Oh the pretty colors of the rainbow do make us smile and wish we could find that lucky pot of gold. These colors also represent awareness of health issues that affect women and men across the world. We see pink to educate us about breast cancer, purple for lupus, and blue for men’s health.
In February though, more women should be seeing red (and not because their husbands forgot to take out the trash), because the No. 1 cause of disability and death for women (and men, too) is heart disease.
On Valentine’s Day, as part of this month’s “Go Red for Women” campaign, the American Heart Association issued a new study predicting 131.2 million people – 45 percent of all Americans – will have cardiovascular disease by the year 2035. That statistic alone should motivate us all to get back on that treadmill, heck, it’s probably being used to hang clothes anyway.

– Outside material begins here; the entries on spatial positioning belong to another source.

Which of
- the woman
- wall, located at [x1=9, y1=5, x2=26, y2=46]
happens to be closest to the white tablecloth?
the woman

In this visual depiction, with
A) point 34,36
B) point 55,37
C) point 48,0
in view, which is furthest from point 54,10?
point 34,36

Several myths can increase the risk of heart disease – and one is related to food. We have all heard that fat is the culprit for heart disease and that we should prescribe to a low-fat, high-carbohydrate diet to maintain a healthy heart.
However, recently it was discovered that the real danger to our hearts comes in a sweeter form…sugar. The research, linking sugar consumption to a higher risk of dying from heart disease, has led health advocates to rewrite their heart disease prevention guidelines. For instance, the American Heart Association recommends no more than 6 teaspoons per day for most women. On average, Americans eat 22 teaspoons per day. (Put down that can of soda!)
Some other myths you should ignore:
- Myth: Heart disease is a man’s problem. Fact: For more than 30 years, more women than men have died of heart disease in the U.S.
- Myth: No need to worry- Hey I’m young. Fact: Primary risk factors (high blood pressure, high cholesterol, diabetes) can afflict persons even in their 20s.
- Myth: Warning signs will alert me beforehand. Fact: Actually, most women suffering heart attacks experience no specific symptoms beforehand.
Learn the facts. Talk to your primary care physician about your heart disease risk.